President Hinckley said he and his wife, Marjorie, who accompanied him to Utah State, have been married for more than 60 years. "We have grown old and wrinkled," he said. "But our love and respect and loyalty one to another have remained undimmed."
A good marriage requires time and effort, he added. "You have to work at it. You have to cultivate it. You have to forgive and forget."
President Hinckley told the young adults that their children will be the "source of your greatest pride and happiness. Rear them in love. You don't have to beat children. . . . You don't have to get angry with them. You just have to love them. If they make mistakes, forgive them and help them to avoid a repetition. But let them see in you their truest and best friend, their constant support."
To the Church
Speaking of the Church, President Hinckley counseled the students to let it "be your dear friend. Let it be your great companion. Serve wherever you are called to serve. Do what you are asked to do. Every position you hold will add to your capacity."

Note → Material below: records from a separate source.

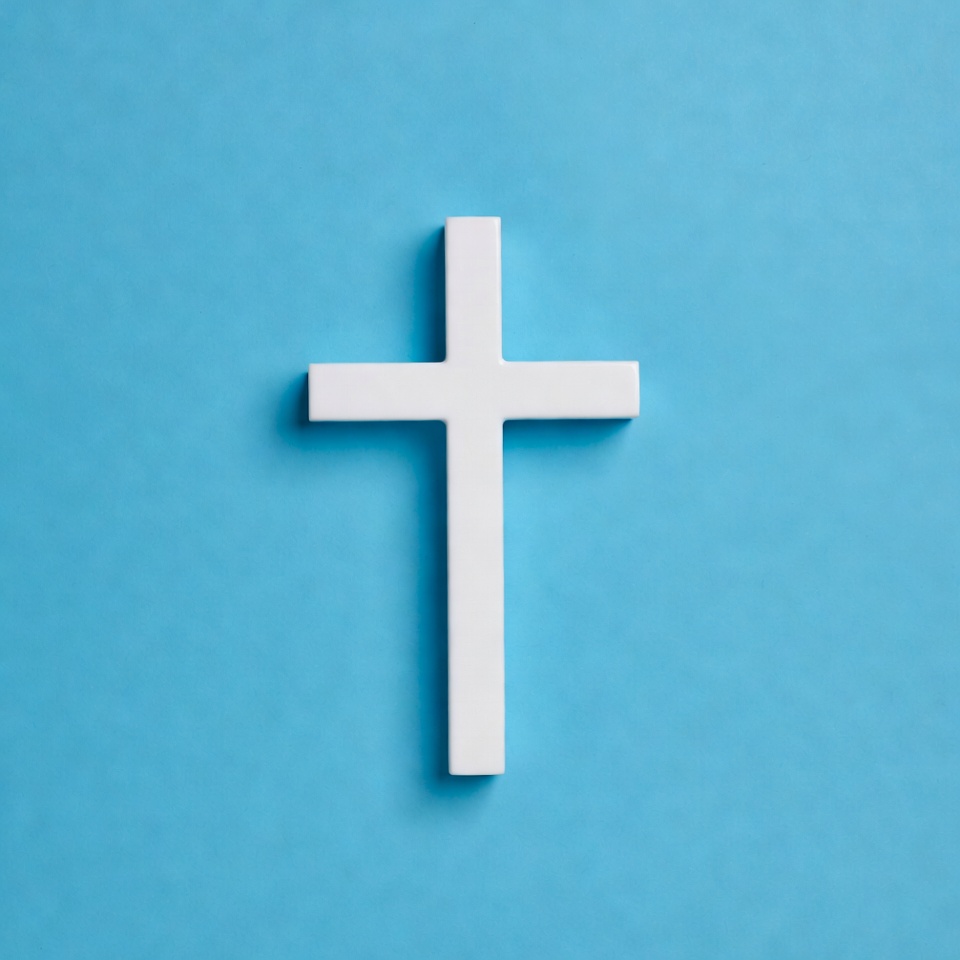 White Cross on Blue Background White Cross on Blue Background
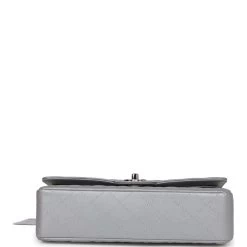 Chanel Medium Classic Double Flap Bag Silver Metallic Lambskin Silver Hardware -Online Bag Store C M255 230502 1 06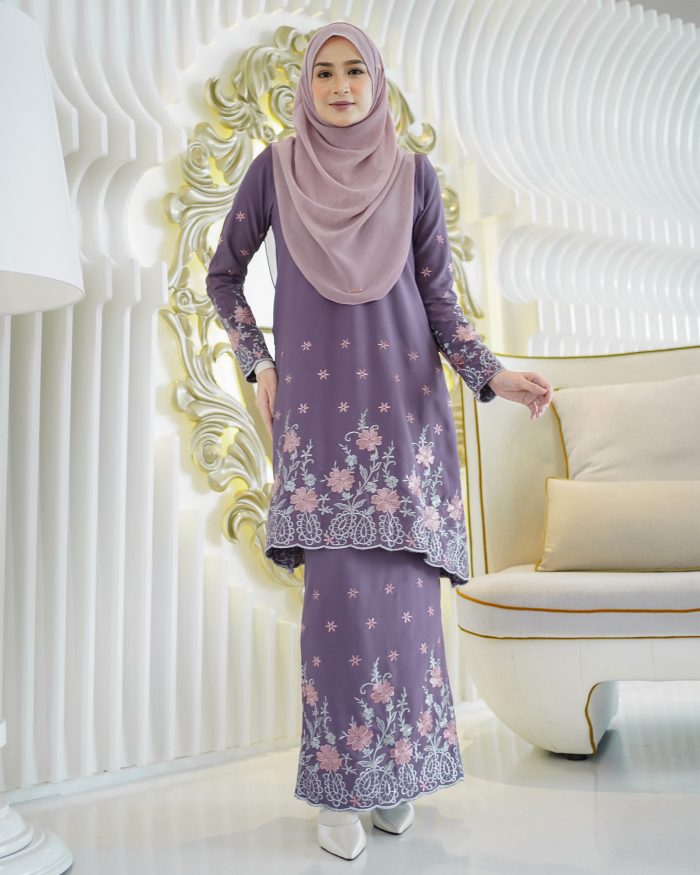 Baju Kurung Riau Sulam Raudah - Purple Iris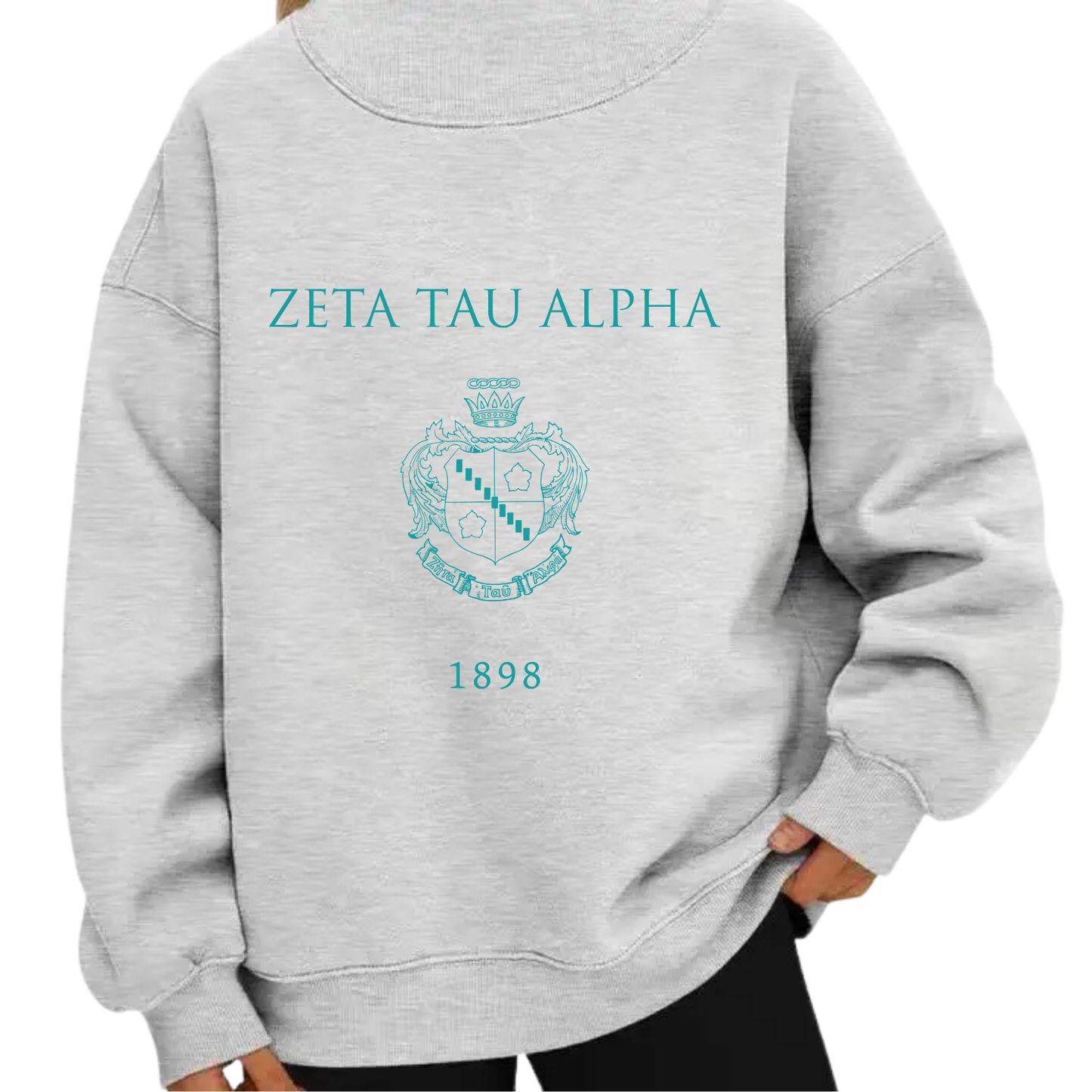 Zeta Crest Gray Mockneck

Serving in the Church, he explained, requires unselfish devotion and unyielding loyalty and faith. "You will serve in many capacities before your lives are complete. Some of them may seem small, but there is no small or unimportant calling in this Church. Every calling is important. Every calling is necessary to the advancement of the work. Never demean a responsibility in the Church."
President Hinckley told his listeners to make room for the Church in their lives. "Let your knowledge of its doctrine grow. Let your understanding of its organization increase. Let your love for its eternal truths become ever and ever stronger."
He said the Church may call upon its members to sacrifice. "It may call upon you to give of the very best that you have to offer. There will be no cost in this, because you will discover that it will become an investment that will pay you dividends for as long as you live. The Church is the great reservoir of eternal truth. Embrace it and hold fast to it."
To one's self
"Now, finally," continued President Hinckley, "there is another interest that you must look after as you look forward in your lives . . . you need time to meditate and ponder, to think, to wonder at the great plan of happiness that the Lord has outlined for His children. You need time to read. You need to read the scriptures. You need to read good literature. You need to partake of the great culture which is available to all of us."
Quoting President David O. McKay, President Hinckley said members do not spend enough time meditating.
"Our lives," continued President Hinckley, "become extremely busy. We run from one thing to another. We wear ourselves out in thoughtless pursuit of goals which are highly ephemeral. We are entitled to spend some time with ourselves in introspection, in development."
President Hinckley told his listeners that their needs and tastes will vary with their age. "I decry the great waste of time that people put into watching inane television," he said. "I am not anti-sports. I enjoy watching a good football game or a good basketball game. But I see so many men who become absolutely obsessed with sports. I believe their lives would be enriched if, instead of sitting on the sofa and watching a game that will be forgotten tomorrow, they would read and think and ponder.
"They would be blessed if they were to go out into the dark of night, look at the stars, and ponder their place in the eternal plan of the Almighty."
President Hinckley concluded by reminding the young adults that this is their great day of opportunity.
"This is your season of preparation," he said. "Resolve to keep balance in your lives, to work at a good vocation that you can greatly enjoy, to look forward to the time when you can rear an honorable family who will walk in righteousness and with faith, to serve the Church in a wonderful and unselfish manner and grow tremendously while so doing, and to ponder the things of life as occasionally you sit by yourself and simply think and perhaps offer a word of prayer to the God who is the giver of all these wonderful things."